→ Aufgaben
A – Schreibe aus dem Artikel über die Murnauer Kaffeerösterei den Abschnitt ab, der mit den Worten „So geht Nachhaltigkeit: Kleine“ beginnt und mit „die ganz großen.“ endet.
B – Schreib den Artikel über die Murnauer Kaffeerösterei und die EU-Entwaldungsverordnung im Anschluss an seinen letzten Satz weiter.

→ Textauszug
• • • •

So geht Nachhaltigkeit: Kleine Rösterei aus Bayern könnte Vorbild für Tchibo und Co. sein
Murnau – Im Vergleich zu den Giganten der Industrie wie Tchibo, Dallmayr oder Lavazza ist die Murnauer Kaffeerösterei ein Winzling. Dennoch hat es der oberbayerische Anbieter des Genussmittels geschafft, in kürzester Zeit ein Konzept zu entwickeln, das die Einhaltung der umfassenden Entwaldungsverordnung der Europäischen Union (EUDR) garantiert. So könnte der Betrieb zum Vorbild für die anderen Marktteilnehmer werden – eben auch für die ganz großen.
Bald Kaffeemangel? EU-Verordnung sorgt für Aufschrei beim Deutschen Kaffeeverband:
Bis Ende dieses Jahres müssen alle entsprechenden Unternehmen in der EU die im Juni 2023 in Kraft getretene Anweisung umsetzen. Diese verlangt von Betrieben künftig eine Erklärung, dass für ihr Produkt nach dem 31. Dezember 2020 kein Wald gerodet oder geschädigt wurde. Das gilt für Rohstoffe wie Kaffeebohnen, Soja oder Holz. Auch bestimmte Folgeprodukte wie Schokolade, Leder oder Möbel sind erfasst. Wer sich nicht an die Vorschriften hält, muss mit Strafen in Höhe von mindestens vier Prozent des Jahresumsatzes in der EU rechnen.
Der Aufschrei des Deutschen Kaffeeverbandes (DKV) war groß (

AZ berichtete). Die Interessenvertretung der deutschen Kaffeewirtschaft sehe durch die Verordnung die Versorgung mit dem Genussmittel in Deutschland nicht mehr sicher gewährleistet, beklagt der DKV in einer Mitteilung im März. Die Zeitspanne bis Ende 2024 sei zu kurz für den großen bürokratischen Aufwand.
Die Murnauer Rösterei und deren Geschäftsführer Thomas Eckel haben sich von der Mega-Verordnung nicht einschüchtern lassen. Schnell haben sich Eckel und sein Team an die Arbeit gemacht und ihre Produktion so umgestellt, dass sie schon jetzt eine vollumfänglich entwaldungsfreie Lieferkette garantieren können. Bereits im Februar konnte somit der erste Container mit Kaffee, der alle Anforderungen der EUDR erfüllt, seinen Weg nach Deutschland finden. Das oberbayerische Unternehmen ist gerade auf dem Weg, sein Konzept zu perfektionieren, so dass es im besten Fall für alle Kaffeeröstereien anwendbar sein wird.

• • • •

→ Übungsdaten
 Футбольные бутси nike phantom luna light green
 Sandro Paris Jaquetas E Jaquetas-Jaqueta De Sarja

• • • •

→ Ergebnisse je Aufgabe
A –
So geht Nachhaltigkeit: Kleine Rösterei aus Bayern könnte Vorbild für Tchibo und Co. sein
Murnau – Im Vergleich zu den Giganten der Industrie wie Tchibo, Dallmayr oder Lavazza ist die Murnauer Kaffeerösterei ein Winzling. Dennoch hat es der oberbayerische Anbieter des Genussmittels geschafft, in kürzester Zeit ein Konzept zu entwickeln, das die Einhaltung der umfassenden Entwaldungsverordnung der Europäischen Union (EUDR) garantiert. So könnte der Betrieb zum Vorbild für die anderen Marktteilnehmer werden – eben auch für die ganz großen.

B –
Murnauer Kaffeerösterei beobachtet mögliche Waldrodung über Satellitenbilder
Das Konzept basiert auf fünf Bestandteilen, die Teil der EU-Entwaldungsverordnung sind: die Entwaldungsfreiheit, die Sorgfaltspflicht, die Risikobewertung und -minimierung sowie die Berichterstattung. Die umfassendsten Punkte sind die ersten Beiden. Die Entwaldungsfreiheit an sich zu garantieren, sei jedoch keine allzu große Herausforderung, sagt Eckel der AZ. Um diese aufzuzeigen, würden etwa Satellitenbilder ausgewertet, die die Entwicklung der Flächen genau überwachen können. Dafür gebe es entsprechende Programme und Daten. Die Murnauer Kaffeerösterei arbeitet mit dem Softwarehersteller Dimitra zusammen, der die Anforderungen der EUDR in sein System integriert und überprüfbar gemacht hat.
"Habe mittlerweile Gesetzestexte von 15 Ländern im Büro"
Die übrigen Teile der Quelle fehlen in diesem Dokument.